EDW, Wow, Geakes, now that brings back many memories. I used to shop at Geakes all of the time for my fly tying supplies. The old man was a great guy and was very knowedgeable. He always reminded me of one of the old time flyfishers. He was always wearing that multipocketed guide jacket and smoking his pipe. What was great about that place is you could go in there and buy flytying hooks by the dozen if you wanted to. They would break open the box and count out a dozen for you. Try that anywhere else. I think that he owned a place on the Little South Branch of the Pere Marquette. Very helpfull fellow, was always willing to talk to you. When they went out of business they had a remarkable sale of fly rods and such but I was out of town and was never able to buy any stuff. I think that his kid, Kim did not want to take over the business. Also did some business next door to them at Acme boat. Good memories.

Bob


----------



## BIG "D"

Biggest Brown I' ve caught was 19 3/4 10 yers ago. Biggest seen, My buddies wife caught on the 4th of July 22 in in the same strech of the river. caught a even bigger fish in the Mill pond creek in romeo years ago


----------



## seafood

I've seen nothing over 10". :sad:


----------



## Kevin

I deleted a couple posts. 
If you have off-topic issues you want to discuss, please start your own thread.


----------



## Matt Lerminez

I personally have caught browns up to 22" and steelhead up to 18". Since 1992 I have caught or seen about 8 fish caught in the paint creek above 15", however I had taken about a ten year break from fishing it in the early 2000's.


----------



## jellybread




----------



## fisheater

On the Clinton my best brown is 19". I have seen quite a few 14"-15". I haven't fished the Clinton in the last 5-7 years. It has gotten a bit more crowded. 
Went out the 4th, no trout for me, not even a rainbow! My buddy managed a rainbow


----------



## manOfaith

Caught this fish tonight. Matches my previous best of 15”


----------



## FlySteve

I fished Paint Creek for my first time this week. Was beginning to think there was no trout or it was too warm. Only caught chubs - what fly were you using? Yesterday I fished cider mill to silver bell and today silver bell to dutton but didn't make it all the way


----------



## manOfaith

FlySteve said:


> I fished Paint Creek for my first time this week. Was beginning to think there was no trout or it was too warm. Only caught chubs - what fly were you using? Yesterday I fished cider mill to silver bell and today silver bell to dutton but didn't make it all the way


Water had been 75 deg. But with last nights cooler weather today it was 70 so I thought I would give it a try. Was fishing a two nymph rig when this guy rose twice and switched to a dry. Caught him on the first cast. Couldn’t believe it lol


----------



## FlySteve

manOfaith said:


> Water had been 75 deg. But with last nights cooler weather today it was 70 so I thought I would give it a try. Was fishing a two nymph rig when this guy rose twice and switched to a dry. Caught him on the first cast. Couldn’t believe it lol


Thanks! You have given me hope!! Wondering if there is ever a creek clean up day? I would like to be a part of it and start to learn PC a bit more


----------



## manOfaith

FlySteve said:


> Thanks! You have given me hope!! Wondering if there is ever a creek clean up day? I would like to be a part of it and start to learn PC a bit more


----------



## CrickNotCreek

Buddy caught this 23" hog on memorial day, about 15 minutes after catching a 17 incher. Remarkable morning.

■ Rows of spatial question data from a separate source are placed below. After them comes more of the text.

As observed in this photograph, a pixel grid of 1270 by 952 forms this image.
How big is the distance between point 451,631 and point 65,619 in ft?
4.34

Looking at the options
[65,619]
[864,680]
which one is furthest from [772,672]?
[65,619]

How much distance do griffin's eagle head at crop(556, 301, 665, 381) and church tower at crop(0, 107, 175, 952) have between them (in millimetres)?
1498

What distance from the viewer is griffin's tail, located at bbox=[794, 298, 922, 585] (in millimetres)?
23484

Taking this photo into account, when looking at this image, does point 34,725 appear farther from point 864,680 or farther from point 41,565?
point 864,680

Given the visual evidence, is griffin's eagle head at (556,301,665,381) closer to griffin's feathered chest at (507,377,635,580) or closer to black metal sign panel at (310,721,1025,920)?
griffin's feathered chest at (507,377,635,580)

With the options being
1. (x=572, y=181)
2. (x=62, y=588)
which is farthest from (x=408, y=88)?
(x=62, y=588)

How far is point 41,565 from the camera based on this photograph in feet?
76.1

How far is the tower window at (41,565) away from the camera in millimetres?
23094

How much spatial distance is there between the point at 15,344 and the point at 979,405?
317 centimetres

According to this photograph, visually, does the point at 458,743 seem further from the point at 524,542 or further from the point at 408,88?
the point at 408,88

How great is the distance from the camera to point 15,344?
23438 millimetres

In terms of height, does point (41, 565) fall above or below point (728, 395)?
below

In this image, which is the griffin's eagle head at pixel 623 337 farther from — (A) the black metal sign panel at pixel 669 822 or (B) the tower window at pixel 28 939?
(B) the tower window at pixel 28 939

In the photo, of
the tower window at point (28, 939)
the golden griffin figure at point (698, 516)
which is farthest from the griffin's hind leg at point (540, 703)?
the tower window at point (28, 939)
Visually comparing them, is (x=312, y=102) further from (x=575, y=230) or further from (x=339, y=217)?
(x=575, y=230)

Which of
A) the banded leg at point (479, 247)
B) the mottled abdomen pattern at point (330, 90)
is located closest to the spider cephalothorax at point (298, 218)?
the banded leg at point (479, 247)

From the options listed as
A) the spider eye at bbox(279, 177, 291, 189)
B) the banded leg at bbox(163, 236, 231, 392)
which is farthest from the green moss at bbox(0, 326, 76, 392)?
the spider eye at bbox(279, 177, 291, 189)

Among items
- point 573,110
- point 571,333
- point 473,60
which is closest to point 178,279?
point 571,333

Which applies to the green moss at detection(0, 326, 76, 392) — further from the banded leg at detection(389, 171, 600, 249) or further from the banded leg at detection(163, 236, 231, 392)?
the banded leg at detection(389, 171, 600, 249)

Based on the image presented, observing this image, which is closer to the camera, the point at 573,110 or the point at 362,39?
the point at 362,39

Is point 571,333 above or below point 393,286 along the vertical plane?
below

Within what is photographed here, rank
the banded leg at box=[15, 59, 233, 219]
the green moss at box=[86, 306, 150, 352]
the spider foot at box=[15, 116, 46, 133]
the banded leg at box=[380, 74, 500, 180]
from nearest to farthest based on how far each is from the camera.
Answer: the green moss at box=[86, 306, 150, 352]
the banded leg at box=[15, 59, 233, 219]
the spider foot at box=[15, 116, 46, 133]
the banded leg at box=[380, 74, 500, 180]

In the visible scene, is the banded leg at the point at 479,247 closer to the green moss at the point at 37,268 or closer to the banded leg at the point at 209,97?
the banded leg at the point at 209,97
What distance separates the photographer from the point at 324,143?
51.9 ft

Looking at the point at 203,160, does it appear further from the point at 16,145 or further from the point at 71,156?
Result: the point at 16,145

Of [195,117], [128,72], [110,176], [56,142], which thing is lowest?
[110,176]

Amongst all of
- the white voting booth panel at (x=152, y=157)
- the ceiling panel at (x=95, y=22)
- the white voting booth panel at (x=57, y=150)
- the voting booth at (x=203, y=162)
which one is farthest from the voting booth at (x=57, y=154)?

Sent from my SM-G930V using Michigan Sportsman mobile app


----------



## slowpaya

nice face


----------



## manOfaith

Went out last night after the rain and caught a 16". Biggest so far on the creek by an inch lol.


----------



## Lubbs

22 inches on the one in the pic pulled out of the park. largest is 26 inches out of ortonville road
both released to be caught another day.


----------



## manOfaith

Finished the season out tonight with an 18” fish. My biggest now.


----------



## Melo313

Is Ortonville road on paint or kearsley creek? Never fished around there but for some reason I have a GPS location saved on my maps 


Lubbs said:


> 22 inches on the one in the pic pulled out of the park. largest is 26 inches out of ortonville road
> both released to be caught another day.
> 
> View attachment 333116


Sent from my SM-G960U using Michigan Sportsman mobile app


----------



## manOfaith

Lubbs said:


> 22 inches on the one in the pic pulled out of the park. largest is 26 inches out of ortonville road
> both released to be caught another day.
> 
> View attachment 333116


Not trying to be a naysayer but I would love to see a tape measure against that rod....


----------



## manOfaith

I actually forgot about this thread. I caught an 18.5" brown last summer from the creek.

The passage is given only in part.